EX-10.21 8 exhibit10-21.htm BUSINESS CONSULTANT AGREEMENT Filed by Automated Filing Services Inc. (604) 609-0244 - Solar Enertech Corporation - Exhibit 10.21

BUSINESS CONSULTANT AGREEMENT

THIS AGREEMENT dated May 1, 2006, is made:

BETWEEN:

SOLAR ENERTECH CORP., a company incorporated under
the laws of the State of Nevada, having an address of 1600
Adams Drive, Menlo Park, California, USA, 94025

(referred to as the “Company")

AND:

BOUNDARY POINT INVESTOR RELATIONS, INC.,
having an address of 1530 Gulf Road, Point Roberts,
Washington, USA, 98281

(referred to as “Consultant")

1. Consultation Services

The Company hereby engages the Consultant to perform the following services in accordance with the terms and conditions set forth in this Agreement: The Consultant will consult with the officers and employees of the Company concerning matters relating to marketing and investor relation services.

2. Term of Agreement.

####################

* REQUIRED TASKS
a – Name every U.S. state that appears in the consultant agreement.
b – Return the passage of the consultant agreement between "1. Consultation Services" and "investor relation services.", inclusive, copied word for word.

* INPUT DATA
####################

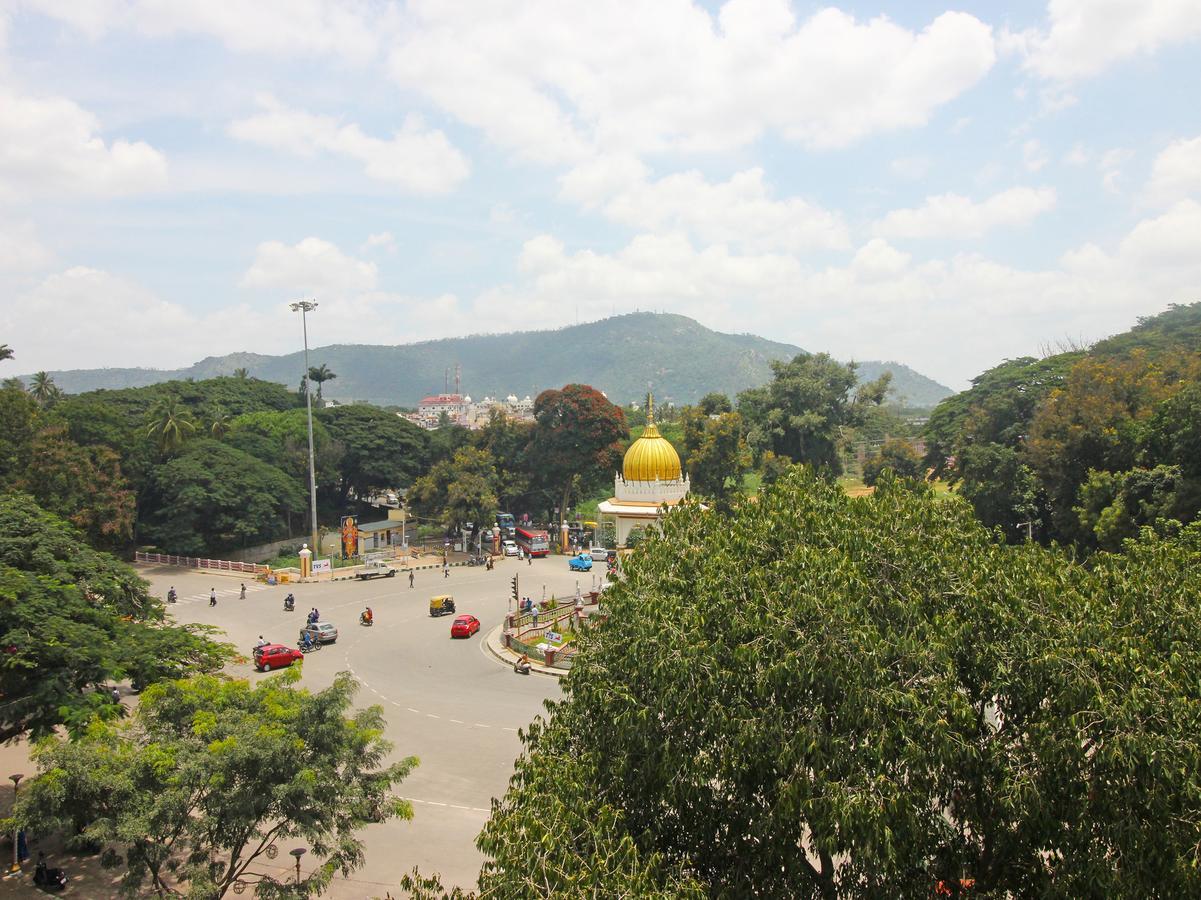 Hotel Mb International Palace Side Mysore Exterior photo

####################

* SOLUTIONS PER TASK
a – Nevada, California, Washington

b –
1. Consultation Services

The Company hereby engages the Consultant to perform the following services in accordance with the terms and conditions set forth in this Agreement: The Consultant will consult with the officers and employees of the Company concerning matters relating to marketing and investor relation services.